Spatial question items:
################

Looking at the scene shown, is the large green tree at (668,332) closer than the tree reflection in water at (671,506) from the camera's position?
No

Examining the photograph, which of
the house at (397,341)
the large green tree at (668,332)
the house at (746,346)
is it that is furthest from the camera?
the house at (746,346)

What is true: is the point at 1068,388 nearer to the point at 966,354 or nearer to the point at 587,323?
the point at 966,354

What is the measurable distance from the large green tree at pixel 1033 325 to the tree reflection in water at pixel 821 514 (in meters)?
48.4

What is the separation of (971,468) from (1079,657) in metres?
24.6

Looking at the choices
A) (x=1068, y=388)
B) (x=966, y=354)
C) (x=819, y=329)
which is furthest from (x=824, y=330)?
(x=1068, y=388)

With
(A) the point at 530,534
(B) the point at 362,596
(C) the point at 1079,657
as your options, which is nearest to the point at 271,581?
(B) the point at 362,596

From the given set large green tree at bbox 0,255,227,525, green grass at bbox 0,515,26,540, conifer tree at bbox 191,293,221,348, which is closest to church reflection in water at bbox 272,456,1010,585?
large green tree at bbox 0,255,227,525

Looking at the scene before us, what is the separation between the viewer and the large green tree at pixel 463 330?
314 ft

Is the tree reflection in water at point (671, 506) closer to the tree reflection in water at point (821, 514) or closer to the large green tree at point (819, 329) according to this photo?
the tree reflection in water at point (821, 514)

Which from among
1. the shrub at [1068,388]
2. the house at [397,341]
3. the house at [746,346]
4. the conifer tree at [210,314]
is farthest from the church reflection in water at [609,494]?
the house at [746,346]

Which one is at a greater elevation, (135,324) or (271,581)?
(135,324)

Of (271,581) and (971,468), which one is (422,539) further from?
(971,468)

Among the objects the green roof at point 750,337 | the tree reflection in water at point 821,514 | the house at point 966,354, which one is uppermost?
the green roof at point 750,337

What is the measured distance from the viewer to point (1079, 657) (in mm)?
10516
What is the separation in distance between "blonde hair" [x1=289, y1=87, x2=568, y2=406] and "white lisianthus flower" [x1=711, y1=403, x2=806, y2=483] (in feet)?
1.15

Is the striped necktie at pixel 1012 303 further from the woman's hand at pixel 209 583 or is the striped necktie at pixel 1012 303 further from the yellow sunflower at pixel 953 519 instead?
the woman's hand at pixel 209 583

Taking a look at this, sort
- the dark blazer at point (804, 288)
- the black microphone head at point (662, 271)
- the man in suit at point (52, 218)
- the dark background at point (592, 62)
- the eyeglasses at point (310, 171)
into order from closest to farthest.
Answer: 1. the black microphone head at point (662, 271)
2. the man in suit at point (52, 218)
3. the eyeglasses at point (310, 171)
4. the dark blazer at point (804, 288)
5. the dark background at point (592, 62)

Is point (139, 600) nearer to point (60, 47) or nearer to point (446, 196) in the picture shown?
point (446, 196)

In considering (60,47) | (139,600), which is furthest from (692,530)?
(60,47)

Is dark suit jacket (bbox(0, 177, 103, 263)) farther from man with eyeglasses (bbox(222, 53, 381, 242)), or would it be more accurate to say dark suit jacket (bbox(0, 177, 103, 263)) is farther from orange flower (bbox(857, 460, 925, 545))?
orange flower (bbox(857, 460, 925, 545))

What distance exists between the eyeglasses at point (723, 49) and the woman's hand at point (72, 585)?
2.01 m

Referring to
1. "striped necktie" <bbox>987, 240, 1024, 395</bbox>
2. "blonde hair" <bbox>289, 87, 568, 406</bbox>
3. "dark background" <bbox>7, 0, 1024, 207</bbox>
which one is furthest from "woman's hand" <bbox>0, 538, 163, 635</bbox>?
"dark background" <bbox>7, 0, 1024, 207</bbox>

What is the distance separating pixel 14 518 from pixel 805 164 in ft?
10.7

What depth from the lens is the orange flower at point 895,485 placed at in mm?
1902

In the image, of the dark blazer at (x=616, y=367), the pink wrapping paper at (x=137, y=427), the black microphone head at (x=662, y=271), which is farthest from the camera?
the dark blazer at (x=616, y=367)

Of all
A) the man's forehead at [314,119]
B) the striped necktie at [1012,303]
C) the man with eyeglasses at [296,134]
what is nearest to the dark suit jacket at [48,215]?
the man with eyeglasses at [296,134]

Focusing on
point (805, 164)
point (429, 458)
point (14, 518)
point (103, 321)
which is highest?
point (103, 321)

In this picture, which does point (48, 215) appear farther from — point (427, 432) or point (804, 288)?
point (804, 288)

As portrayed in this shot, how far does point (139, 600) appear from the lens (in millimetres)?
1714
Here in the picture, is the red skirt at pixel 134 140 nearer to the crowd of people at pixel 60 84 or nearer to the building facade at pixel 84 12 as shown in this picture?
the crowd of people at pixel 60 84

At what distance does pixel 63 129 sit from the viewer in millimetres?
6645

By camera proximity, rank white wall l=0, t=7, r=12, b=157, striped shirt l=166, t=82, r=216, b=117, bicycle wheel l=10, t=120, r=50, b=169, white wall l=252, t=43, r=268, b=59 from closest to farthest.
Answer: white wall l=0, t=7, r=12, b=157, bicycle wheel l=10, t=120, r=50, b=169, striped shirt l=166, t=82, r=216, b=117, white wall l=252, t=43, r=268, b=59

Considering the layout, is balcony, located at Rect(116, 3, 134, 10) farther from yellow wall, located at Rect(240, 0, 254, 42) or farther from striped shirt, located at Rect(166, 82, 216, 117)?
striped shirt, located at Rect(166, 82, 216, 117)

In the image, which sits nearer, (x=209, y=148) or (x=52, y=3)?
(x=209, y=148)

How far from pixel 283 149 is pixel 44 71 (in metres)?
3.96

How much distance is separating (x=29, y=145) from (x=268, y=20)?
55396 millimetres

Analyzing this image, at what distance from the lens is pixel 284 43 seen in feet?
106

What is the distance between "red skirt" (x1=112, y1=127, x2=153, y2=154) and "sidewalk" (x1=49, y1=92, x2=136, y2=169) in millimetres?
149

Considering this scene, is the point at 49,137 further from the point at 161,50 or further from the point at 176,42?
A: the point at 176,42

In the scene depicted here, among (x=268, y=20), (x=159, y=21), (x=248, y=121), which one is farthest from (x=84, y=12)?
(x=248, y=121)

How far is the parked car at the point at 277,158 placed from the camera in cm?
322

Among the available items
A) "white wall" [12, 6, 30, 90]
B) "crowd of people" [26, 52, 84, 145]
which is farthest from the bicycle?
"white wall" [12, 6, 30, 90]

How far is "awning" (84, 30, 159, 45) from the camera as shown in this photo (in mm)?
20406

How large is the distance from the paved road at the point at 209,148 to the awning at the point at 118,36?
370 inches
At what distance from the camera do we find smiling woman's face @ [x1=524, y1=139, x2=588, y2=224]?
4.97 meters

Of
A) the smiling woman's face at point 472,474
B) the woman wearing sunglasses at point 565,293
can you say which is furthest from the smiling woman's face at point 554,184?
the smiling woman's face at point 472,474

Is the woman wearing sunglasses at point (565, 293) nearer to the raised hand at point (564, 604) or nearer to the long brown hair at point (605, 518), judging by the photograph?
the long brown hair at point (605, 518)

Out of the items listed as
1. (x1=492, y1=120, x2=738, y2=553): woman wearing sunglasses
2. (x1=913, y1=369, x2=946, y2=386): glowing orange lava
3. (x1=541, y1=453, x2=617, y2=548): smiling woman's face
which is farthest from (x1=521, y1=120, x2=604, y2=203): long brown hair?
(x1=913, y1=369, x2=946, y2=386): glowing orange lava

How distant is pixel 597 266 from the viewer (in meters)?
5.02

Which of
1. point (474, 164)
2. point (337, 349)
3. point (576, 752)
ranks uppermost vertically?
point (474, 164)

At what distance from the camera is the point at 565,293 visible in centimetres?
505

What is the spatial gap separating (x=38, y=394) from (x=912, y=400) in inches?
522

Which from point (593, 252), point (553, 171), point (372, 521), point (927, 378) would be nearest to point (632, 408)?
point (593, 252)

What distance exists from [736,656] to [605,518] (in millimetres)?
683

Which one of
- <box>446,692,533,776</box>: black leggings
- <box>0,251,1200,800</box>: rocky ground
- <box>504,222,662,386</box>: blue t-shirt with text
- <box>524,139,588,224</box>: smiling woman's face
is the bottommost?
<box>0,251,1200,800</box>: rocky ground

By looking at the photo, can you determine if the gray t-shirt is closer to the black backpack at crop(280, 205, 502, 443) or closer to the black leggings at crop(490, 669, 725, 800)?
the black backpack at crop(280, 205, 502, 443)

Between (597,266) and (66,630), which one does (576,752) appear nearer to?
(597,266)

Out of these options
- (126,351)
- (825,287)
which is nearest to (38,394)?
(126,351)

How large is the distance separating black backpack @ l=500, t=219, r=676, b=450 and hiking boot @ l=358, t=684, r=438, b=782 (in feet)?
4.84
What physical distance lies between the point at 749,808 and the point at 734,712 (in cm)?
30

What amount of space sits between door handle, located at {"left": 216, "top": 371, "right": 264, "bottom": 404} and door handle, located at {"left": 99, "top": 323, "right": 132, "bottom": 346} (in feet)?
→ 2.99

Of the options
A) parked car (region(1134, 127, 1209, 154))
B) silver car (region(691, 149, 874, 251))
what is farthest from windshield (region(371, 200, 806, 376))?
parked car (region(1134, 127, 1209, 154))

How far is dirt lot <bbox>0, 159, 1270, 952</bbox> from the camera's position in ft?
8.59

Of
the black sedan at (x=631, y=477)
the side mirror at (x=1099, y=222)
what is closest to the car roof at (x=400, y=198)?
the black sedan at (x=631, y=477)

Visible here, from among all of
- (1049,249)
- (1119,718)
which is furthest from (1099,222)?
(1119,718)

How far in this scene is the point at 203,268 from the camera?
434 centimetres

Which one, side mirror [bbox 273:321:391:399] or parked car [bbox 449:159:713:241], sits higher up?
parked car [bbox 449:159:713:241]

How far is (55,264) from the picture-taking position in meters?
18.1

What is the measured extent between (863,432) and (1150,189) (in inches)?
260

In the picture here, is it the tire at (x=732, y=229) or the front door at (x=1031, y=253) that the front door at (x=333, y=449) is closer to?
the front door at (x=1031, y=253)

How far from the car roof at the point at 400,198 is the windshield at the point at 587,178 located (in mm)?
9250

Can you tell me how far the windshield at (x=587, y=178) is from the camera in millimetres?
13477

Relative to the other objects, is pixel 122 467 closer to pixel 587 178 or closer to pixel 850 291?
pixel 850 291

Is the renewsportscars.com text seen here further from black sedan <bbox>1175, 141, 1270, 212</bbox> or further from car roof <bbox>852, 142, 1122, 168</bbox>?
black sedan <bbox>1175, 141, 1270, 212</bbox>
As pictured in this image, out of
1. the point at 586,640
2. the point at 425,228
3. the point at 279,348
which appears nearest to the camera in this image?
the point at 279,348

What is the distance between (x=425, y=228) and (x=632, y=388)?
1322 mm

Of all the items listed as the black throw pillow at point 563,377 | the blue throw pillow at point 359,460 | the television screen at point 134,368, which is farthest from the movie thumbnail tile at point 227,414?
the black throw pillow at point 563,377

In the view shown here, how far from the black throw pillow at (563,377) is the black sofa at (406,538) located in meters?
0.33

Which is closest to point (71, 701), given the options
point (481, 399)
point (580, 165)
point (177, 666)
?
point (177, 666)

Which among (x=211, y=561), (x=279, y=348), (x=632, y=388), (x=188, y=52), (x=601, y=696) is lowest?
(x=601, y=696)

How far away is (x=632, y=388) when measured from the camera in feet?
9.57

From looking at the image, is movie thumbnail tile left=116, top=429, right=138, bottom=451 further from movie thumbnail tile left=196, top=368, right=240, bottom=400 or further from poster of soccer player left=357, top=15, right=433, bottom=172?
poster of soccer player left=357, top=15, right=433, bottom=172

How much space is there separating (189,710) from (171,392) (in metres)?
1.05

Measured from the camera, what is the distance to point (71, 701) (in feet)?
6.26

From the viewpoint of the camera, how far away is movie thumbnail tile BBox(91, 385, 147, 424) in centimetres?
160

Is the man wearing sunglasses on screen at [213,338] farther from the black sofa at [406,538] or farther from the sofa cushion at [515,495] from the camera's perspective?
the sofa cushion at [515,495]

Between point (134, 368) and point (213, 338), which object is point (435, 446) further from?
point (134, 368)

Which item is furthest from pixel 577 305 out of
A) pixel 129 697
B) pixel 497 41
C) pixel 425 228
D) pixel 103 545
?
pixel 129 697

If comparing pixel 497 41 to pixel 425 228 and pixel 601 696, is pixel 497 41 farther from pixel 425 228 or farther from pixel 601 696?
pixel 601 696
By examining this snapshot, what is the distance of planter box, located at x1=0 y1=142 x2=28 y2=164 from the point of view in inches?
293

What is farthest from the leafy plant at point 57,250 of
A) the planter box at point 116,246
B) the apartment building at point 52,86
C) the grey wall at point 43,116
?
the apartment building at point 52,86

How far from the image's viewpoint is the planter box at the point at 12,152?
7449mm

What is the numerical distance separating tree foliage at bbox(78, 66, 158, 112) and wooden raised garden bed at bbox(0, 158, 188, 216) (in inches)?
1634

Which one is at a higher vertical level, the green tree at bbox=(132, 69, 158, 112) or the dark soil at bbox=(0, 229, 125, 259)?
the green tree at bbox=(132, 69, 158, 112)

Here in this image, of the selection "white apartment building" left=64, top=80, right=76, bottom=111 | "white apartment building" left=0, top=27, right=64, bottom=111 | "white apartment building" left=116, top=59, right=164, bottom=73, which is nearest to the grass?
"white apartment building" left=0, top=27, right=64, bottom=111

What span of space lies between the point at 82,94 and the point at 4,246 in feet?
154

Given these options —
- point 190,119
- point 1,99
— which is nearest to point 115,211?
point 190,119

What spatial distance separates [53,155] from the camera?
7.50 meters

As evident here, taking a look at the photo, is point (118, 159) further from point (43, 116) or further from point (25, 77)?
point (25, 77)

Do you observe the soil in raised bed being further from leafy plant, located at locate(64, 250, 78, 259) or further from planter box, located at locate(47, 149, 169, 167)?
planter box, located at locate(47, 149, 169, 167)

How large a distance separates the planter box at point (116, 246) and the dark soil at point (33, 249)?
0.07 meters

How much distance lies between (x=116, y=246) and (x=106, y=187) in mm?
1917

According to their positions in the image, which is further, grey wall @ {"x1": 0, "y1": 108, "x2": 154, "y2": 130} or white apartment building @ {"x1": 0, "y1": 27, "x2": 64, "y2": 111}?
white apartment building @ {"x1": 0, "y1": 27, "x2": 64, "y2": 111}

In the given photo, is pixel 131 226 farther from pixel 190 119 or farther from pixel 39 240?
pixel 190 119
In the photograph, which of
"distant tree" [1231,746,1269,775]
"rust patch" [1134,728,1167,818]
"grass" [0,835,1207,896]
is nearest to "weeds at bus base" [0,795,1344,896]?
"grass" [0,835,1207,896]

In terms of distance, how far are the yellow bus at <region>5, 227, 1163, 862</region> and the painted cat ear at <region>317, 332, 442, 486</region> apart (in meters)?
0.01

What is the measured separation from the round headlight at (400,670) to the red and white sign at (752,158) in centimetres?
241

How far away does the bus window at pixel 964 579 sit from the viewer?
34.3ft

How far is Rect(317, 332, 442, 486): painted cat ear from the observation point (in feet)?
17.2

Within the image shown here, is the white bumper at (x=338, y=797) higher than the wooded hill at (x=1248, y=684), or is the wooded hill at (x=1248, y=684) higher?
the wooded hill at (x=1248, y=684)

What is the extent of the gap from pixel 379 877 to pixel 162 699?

################

> Exercise details
Copy out the items word for word, beginning at the line that contains "How far away does" and continuing through the last line of the items.

> Solution for this task
How far away does the bus window at pixel 964 579 sit from the viewer?
34.3ft

How far is Rect(317, 332, 442, 486): painted cat ear from the observation point (in feet)?
17.2

Within the image shown here, is the white bumper at (x=338, y=797) higher than the wooded hill at (x=1248, y=684), or is the wooded hill at (x=1248, y=684) higher?
the wooded hill at (x=1248, y=684)

What is the extent of the gap from pixel 379 877 to pixel 162 699?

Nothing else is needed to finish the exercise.